• Input data:
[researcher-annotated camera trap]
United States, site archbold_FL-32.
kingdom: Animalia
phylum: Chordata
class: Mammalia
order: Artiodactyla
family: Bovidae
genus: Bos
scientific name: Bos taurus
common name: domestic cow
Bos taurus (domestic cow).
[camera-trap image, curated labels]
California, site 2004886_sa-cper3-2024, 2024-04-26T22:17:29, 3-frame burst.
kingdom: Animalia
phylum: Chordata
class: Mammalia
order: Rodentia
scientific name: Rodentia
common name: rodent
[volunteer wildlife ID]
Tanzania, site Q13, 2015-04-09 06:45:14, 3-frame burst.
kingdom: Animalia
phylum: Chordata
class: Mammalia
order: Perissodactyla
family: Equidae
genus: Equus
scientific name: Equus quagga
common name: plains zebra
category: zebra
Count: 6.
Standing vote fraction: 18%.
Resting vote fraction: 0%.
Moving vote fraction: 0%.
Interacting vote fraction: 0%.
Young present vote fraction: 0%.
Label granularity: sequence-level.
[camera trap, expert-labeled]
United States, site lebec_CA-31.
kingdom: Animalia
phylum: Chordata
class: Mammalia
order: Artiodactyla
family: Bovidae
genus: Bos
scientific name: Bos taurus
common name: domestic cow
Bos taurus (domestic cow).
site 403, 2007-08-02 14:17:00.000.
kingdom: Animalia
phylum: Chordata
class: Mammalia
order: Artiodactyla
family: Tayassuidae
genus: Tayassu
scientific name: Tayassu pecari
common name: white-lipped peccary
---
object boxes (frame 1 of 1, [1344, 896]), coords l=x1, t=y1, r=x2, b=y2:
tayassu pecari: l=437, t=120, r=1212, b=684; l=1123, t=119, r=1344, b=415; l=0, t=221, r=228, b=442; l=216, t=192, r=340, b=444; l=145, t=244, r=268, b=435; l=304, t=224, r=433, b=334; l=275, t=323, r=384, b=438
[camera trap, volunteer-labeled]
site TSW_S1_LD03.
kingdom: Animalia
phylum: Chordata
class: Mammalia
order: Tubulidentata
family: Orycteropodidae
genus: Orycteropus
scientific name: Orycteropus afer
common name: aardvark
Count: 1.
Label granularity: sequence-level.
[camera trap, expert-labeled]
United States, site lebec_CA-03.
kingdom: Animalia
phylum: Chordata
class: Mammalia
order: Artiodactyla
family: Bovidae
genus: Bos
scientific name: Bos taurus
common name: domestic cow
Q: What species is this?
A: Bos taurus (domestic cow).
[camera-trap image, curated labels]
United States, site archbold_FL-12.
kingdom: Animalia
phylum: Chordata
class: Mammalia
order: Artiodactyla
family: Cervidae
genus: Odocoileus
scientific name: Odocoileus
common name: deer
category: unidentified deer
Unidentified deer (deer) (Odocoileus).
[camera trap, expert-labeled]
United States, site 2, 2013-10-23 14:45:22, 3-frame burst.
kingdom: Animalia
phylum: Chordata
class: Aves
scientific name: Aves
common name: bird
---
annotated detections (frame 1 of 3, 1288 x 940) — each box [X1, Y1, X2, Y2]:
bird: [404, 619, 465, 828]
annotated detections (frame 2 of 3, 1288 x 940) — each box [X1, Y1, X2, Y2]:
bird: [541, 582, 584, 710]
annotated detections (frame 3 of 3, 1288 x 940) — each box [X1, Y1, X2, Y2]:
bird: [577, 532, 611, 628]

• Your goal: How many of the lines above contain the word "burst"? Only the number should be given.

• Solution to this exercise: 3